As apresentações na Sérvia foram promovidas pela Fundação ArtLink explorando a dinâmica diferenciada proposta pelo artista.

O legado dos artistas atuais

Entre os sonhos do pianista está a formação de uma orquestra sinfônica catarinense de ponta baseada nos pilares conceituais que vem pregando, na expectativa de um mundo muito mais dinâmico, unindo o clássico e o contemporâneo.

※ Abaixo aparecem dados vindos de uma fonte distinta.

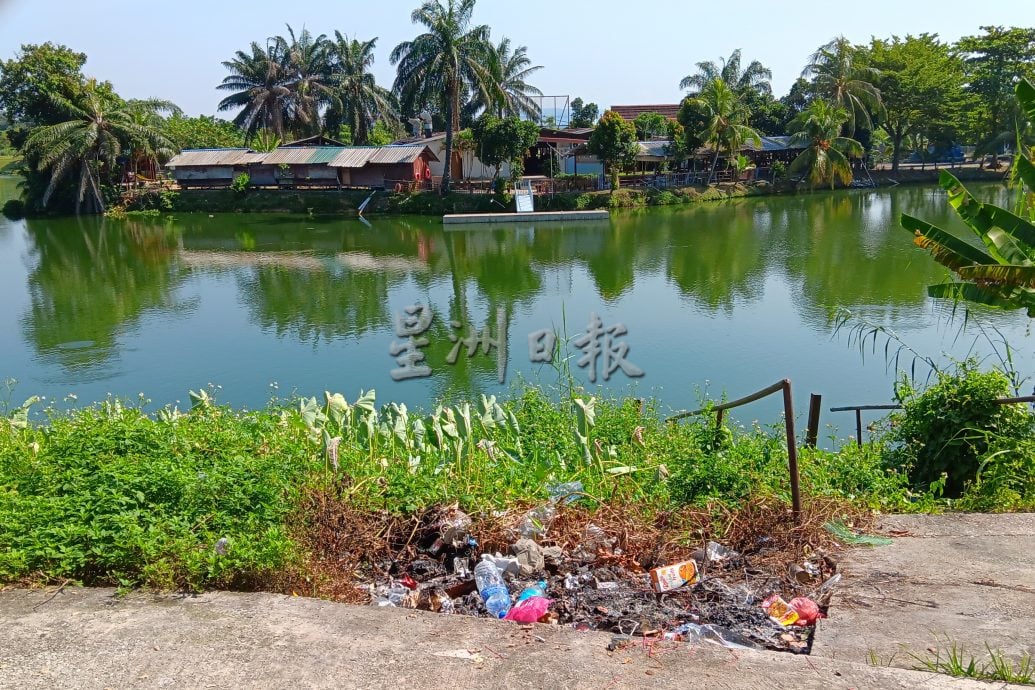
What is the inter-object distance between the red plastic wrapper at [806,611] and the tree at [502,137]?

Apostando no poder transformador e provocativo da arte, pianista catarinense Pablo Rossi se prepara para recitais na Europa – Foto: Divulgação/ND

 

“A música clássica vem de um legado de séculos e atendia sempre a uma demanda social de cada época histórica. Por isso, acredito que seja nossa função, enquanto artistas dos tempos atuais, darmos contexto a esse produto cultural em pleno século 21”, reflete.

Pablo frisa que precisam ser incentivadas cada vez mais a formação de plateia e a conscientização da sociedade sobre o papel da música e da arte.

“É discussão que deve ser instigada pelas classes artísticas. Vejo cada vez mais a necessidade de o artista trazer conteúdo social às suas performances, buscando a inclusão, conscientização e, finalmente, a diversão da sua plateia”, reflete Pablo, enquanto vislumbra um renascimento cultural para Santa Catarina.

“A música não é simplesmente uma ferramenta de mero entretenimento, mas deve funcionar como uma ferramenta de transformação social. É essa essência que procuro alcançar em todos os projetos culturais que estou a frente”, complementa o catarinense.

O reconhecimento do talento precoce

Considerado pela crítica especializada um dos mais importantes nomes da nova geração de pianistas brasileiros, e com dois mestrados na área, Pablo Rossi vem construindo uma brilhante carreira em palcos nacionais e internacionais.

Um dos primeiros reconhecimentos foi quando ele venceu o 1º Concurso Nacional Nelson Freire para Novos Talentos Brasileiros, em 2003.

Mas seu talento já havia sido revelado bem antes, quando aos sete anos o menino nascido em São José pediu aos pais um piano, cuja aquisição só foi possível por meio de um consórcio.

Aos 13 anos teve sua estreia nacional, à frente da Osesp (Orquestra Sinfônica do Estado de São Paulo), sob a regência do maestro Roberto Minczuk.

Ele é o mais jovem solista a se apresentar com essa orquestra. De lá pra cá foram apresentações com orquestras nacionais e internacionais. E como membro seleto da fundação inglesa “The Keyboard Charitable Trust”, apresentou mais de cem recitais em salas de prestígio na Europa, nos Estados Unidos, África e América Latina. Sua discografia inclui o lançamento de três CDs, o primeiro gravado com apenas 11 anos.